Psa Wert Zu Hoch Ursachen
Was bedeutet ein erhöhter PSA-Wert? PSA steht für Prostata-spezifisches Antigen. Es ist ein Eiweiß, das hauptsächlich in der Prostata produziert wird. Ein "zu hoher" PSA-Wert bedeutet, dass die Menge dieses Eiweißes im Blut über dem Normalbereich liegt.
Was ist der Normalbereich?
Der PSA-Normalbereich ist nicht für jeden gleich. Er hängt vom Alter ab. Ältere Männer haben oft höhere PSA-Werte als jüngere Männer. Ein Wert unter 4 ng/ml (Nanogramm pro Milliliter) wird oft als normal angesehen. Allerdings ist das nur ein Richtwert. Ihr Arzt wird Ihre individuellen Umstände berücksichtigen.
Ursachen für einen erhöhten PSA-Wert
Ein erhöhter PSA-Wert bedeutet *nicht* automatisch Krebs. Es gibt viele andere mögliche Ursachen. Hier sind einige der häufigsten:
- Gutartige Prostatavergrößerung (BPH): Die Prostata wird mit dem Alter größer. Eine vergrößerte Prostata produziert mehr PSA. Stellen Sie sich vor, eine größere Fabrik produziert mehr Produkte.

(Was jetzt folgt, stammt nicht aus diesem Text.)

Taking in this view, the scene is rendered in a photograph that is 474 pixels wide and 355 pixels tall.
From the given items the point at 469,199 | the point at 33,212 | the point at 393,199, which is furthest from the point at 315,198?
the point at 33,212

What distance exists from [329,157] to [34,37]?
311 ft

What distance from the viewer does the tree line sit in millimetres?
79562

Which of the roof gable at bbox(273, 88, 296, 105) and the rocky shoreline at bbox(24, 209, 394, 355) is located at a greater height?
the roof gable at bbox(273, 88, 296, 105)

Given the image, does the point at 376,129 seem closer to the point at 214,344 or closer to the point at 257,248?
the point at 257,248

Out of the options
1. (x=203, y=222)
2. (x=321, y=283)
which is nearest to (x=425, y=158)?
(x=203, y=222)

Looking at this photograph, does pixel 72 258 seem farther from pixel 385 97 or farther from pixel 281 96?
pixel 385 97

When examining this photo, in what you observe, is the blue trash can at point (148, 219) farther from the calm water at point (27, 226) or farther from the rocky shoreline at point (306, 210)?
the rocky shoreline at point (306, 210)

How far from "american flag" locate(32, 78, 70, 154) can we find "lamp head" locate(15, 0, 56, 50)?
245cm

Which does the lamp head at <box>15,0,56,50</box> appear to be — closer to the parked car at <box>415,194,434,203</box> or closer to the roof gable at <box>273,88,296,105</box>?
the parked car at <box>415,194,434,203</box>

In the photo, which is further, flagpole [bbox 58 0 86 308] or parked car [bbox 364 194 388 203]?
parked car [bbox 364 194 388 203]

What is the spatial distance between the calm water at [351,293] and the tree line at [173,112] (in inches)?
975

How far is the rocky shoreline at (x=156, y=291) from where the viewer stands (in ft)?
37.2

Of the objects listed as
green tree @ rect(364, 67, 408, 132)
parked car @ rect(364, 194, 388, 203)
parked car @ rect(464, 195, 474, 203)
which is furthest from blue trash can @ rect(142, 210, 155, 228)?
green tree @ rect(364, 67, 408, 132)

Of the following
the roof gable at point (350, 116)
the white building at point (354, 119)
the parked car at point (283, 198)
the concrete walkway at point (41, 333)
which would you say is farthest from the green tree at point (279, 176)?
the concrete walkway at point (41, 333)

- Prostataentzündung (Prostatitis): Eine Entzündung der Prostata kann den PSA-Wert erhöhen. Das ist wie eine Fabrik, die wegen eines Brandes überproduziert.
- Harnwegsinfektionen: Infektionen in den Harnwegen können sich auf die Prostata auswirken und den PSA-Wert beeinflussen.
- Ejakulation: Geschlechtsverkehr oder Masturbation kurz vor der Blutentnahme kann den PSA-Wert kurzzeitig erhöhen.
- Prostata-Manipulation: Untersuchungen wie eine rektale Untersuchung oder eine Biopsie können den PSA-Wert erhöhen.
- Medikamente: Einige Medikamente können den PSA-Wert beeinflussen. Sprechen Sie mit Ihrem Arzt über Ihre Medikamente.
- Prostatakrebs: Ja, ein erhöhter PSA-Wert *kann* ein Zeichen für Prostatakrebs sein. Aber das ist nur eine von vielen Möglichkeiten.
Wie wird die Ursache gefunden?
Wenn Ihr PSA-Wert erhöht ist, wird Ihr Arzt weitere Untersuchungen durchführen. Das Ziel ist, die Ursache des erhöhten Wertes zu finden. Mögliche Untersuchungen sind:
- Wiederholung des PSA-Tests: Ein einzelner hoher Wert ist nicht unbedingt besorgniserregend. Ein wiederholter Test kann zeigen, ob der Wert stabil bleibt, steigt oder sinkt.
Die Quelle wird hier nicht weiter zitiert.